**WRITTEN TASK**
Change "Nightdress" to "Nightgown" in the lines below and keep everything else the same. Leave the pictures out of your answer.

**Data taken from a collection**
»»

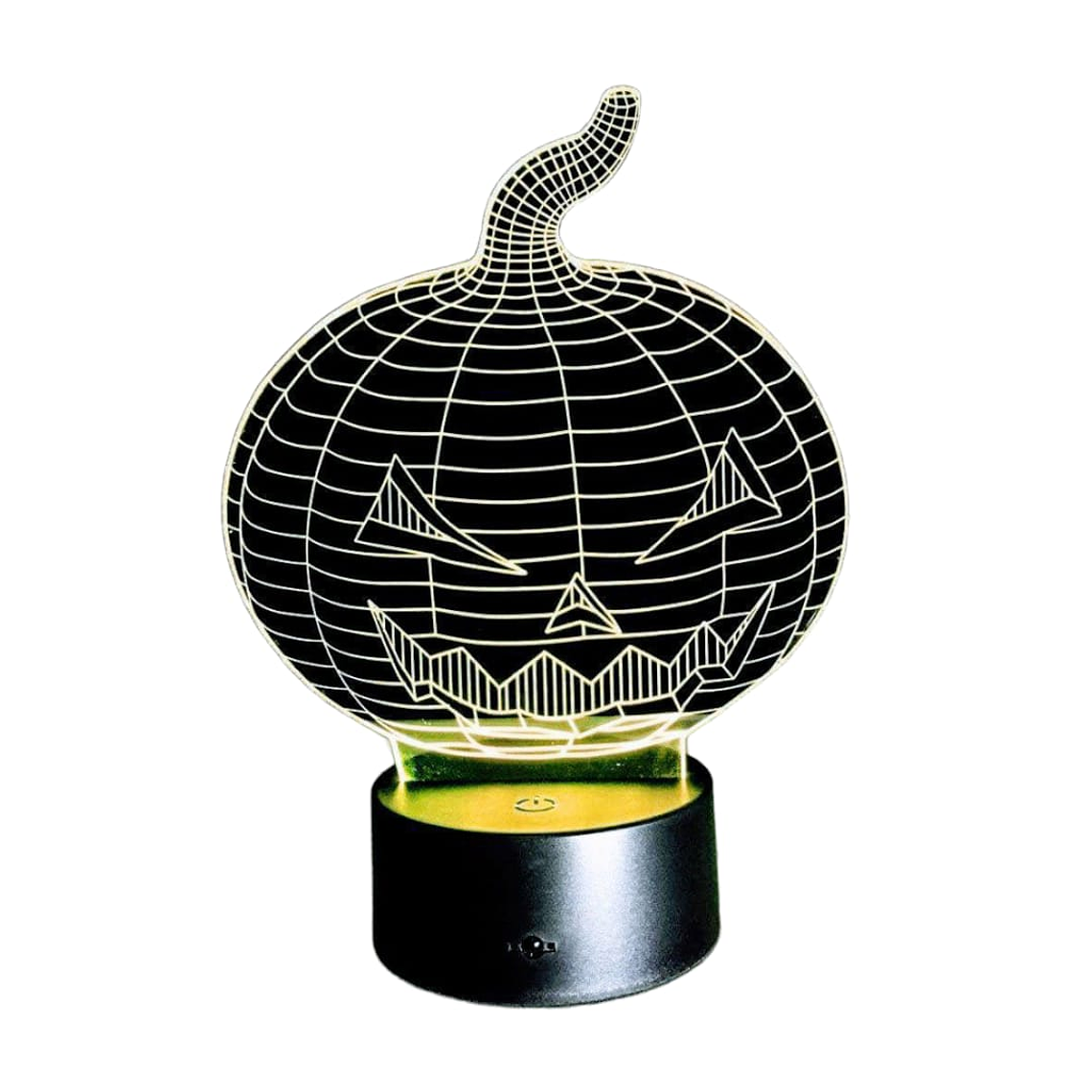 Lampara 3D Calabaza de 7 colores 4
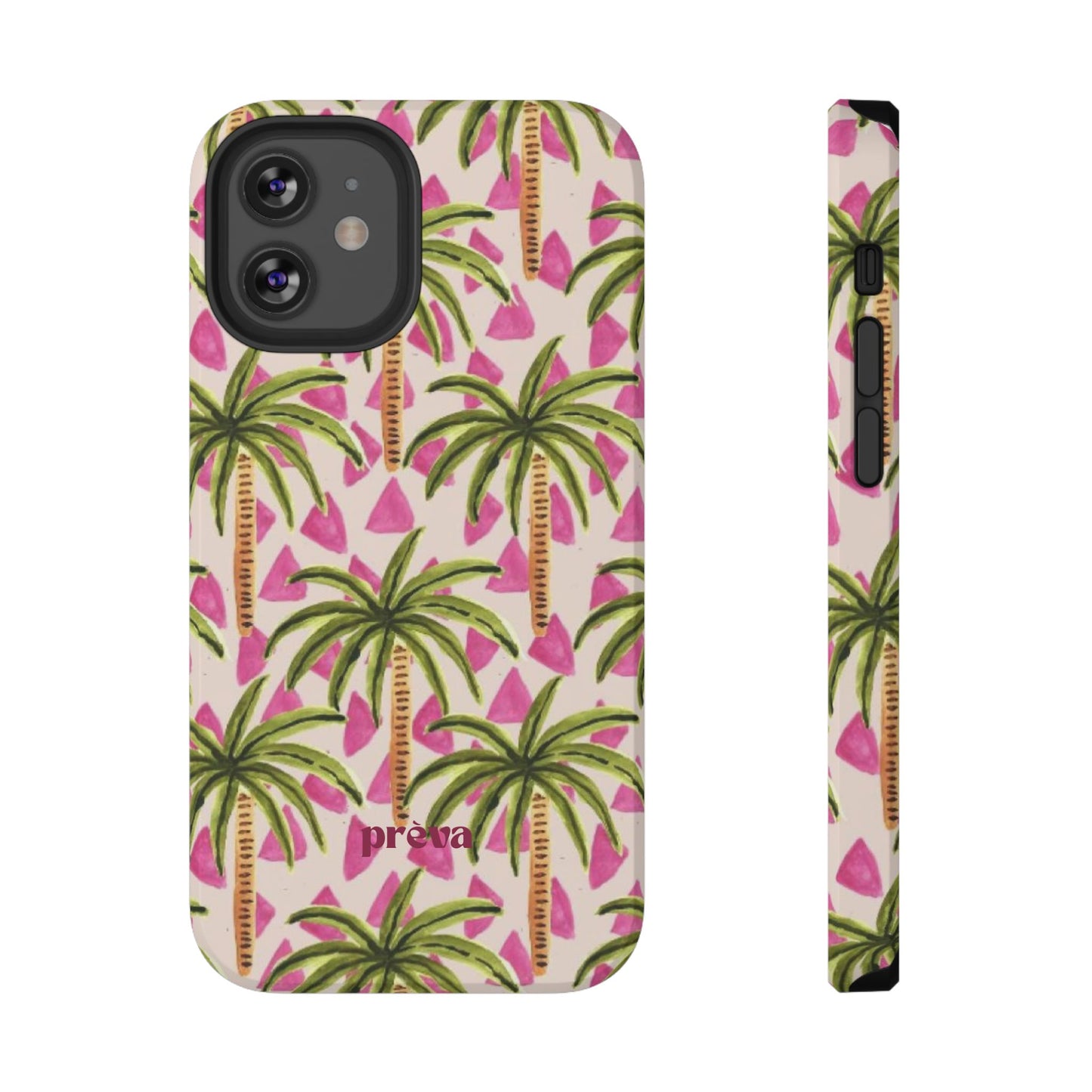 Pink & Palm Phone Case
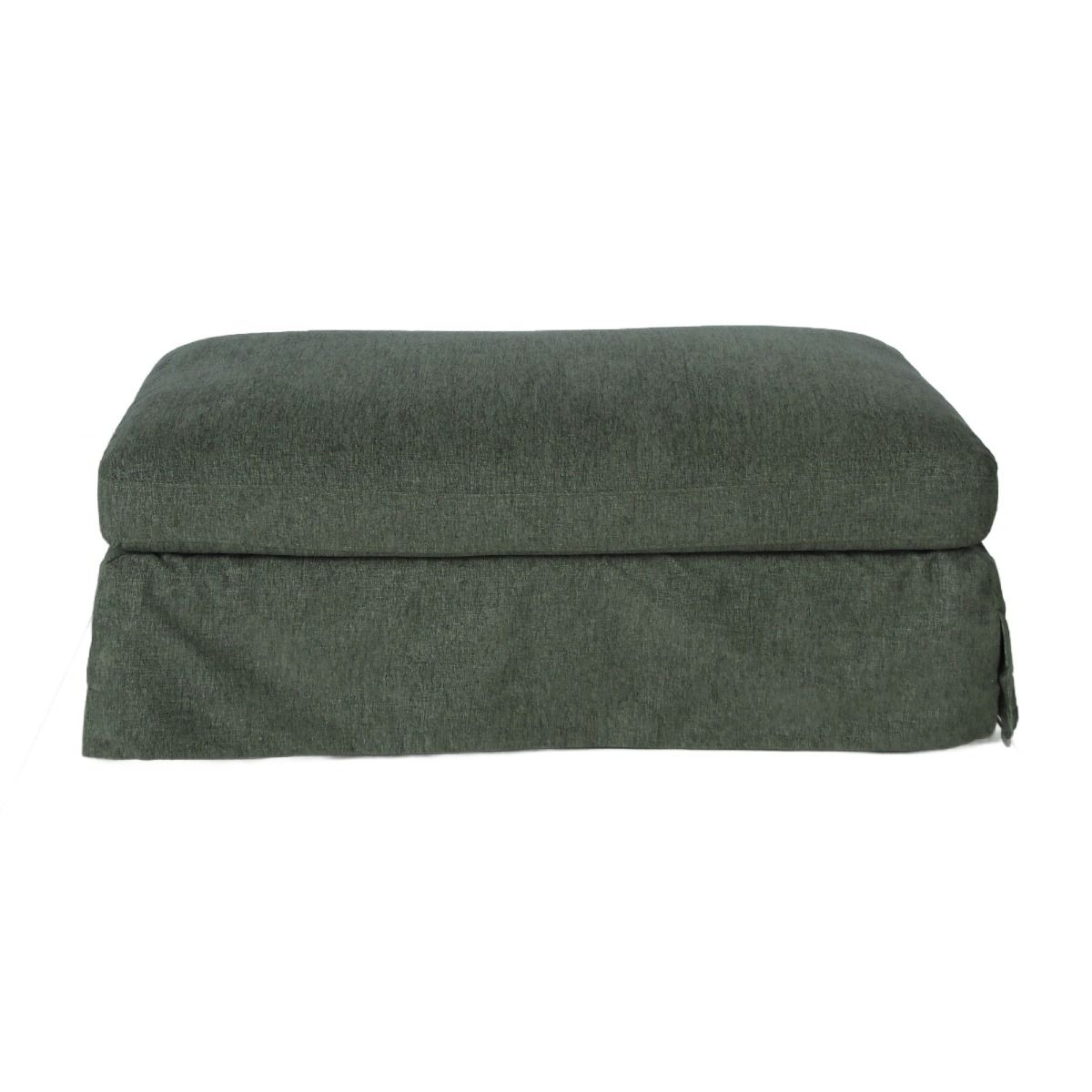 "Kirra" Coastal Style Fabric Ottoman Footstool with Removable Slip Covers, Sage Green 112cmL x 67cmD x 44cmH (RRP $799) - Image 2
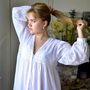 Ladies Long Sleeve Embroidered Nightdress With Lace 'Clarissa', thumbnail 8 of 10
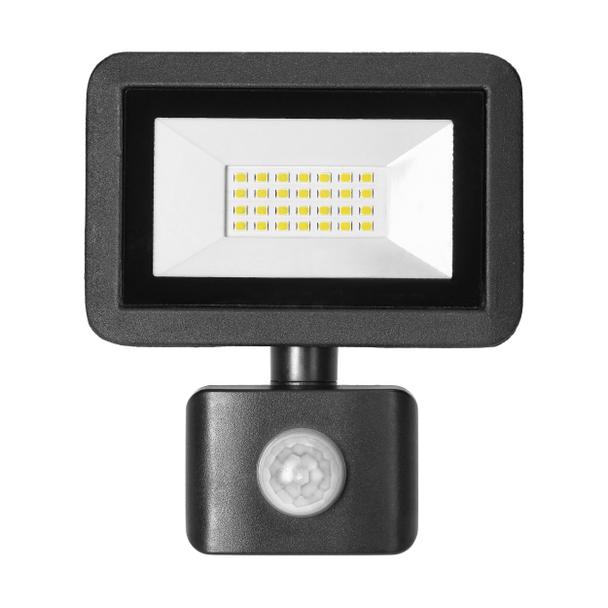 FARO S LED 20W naświetlacz z PIR, 1600lm, IP44, 4000K, aluminium + szkło AD-NL-6253BLR4 ORNO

««

**FINISHED TASK**
 Lampara 3D Calabaza de 7 colores 4
 Pink & Palm Phone Case
 "Kirra" Coastal Style Fabric Ottoman Footstool with Removable Slip Covers, Sage Green 112cmL x 67cmD x 44cmH (RRP $799) - Image 2
 Ladies Long Sleeve Embroidered Nightgown With Lace 'Clarissa', thumbnail 8 of 10
 FARO S LED 20W naświetlacz z PIR, 1600lm, IP44, 4000K, aluminium + szkło AD-NL-6253BLR4 ORNO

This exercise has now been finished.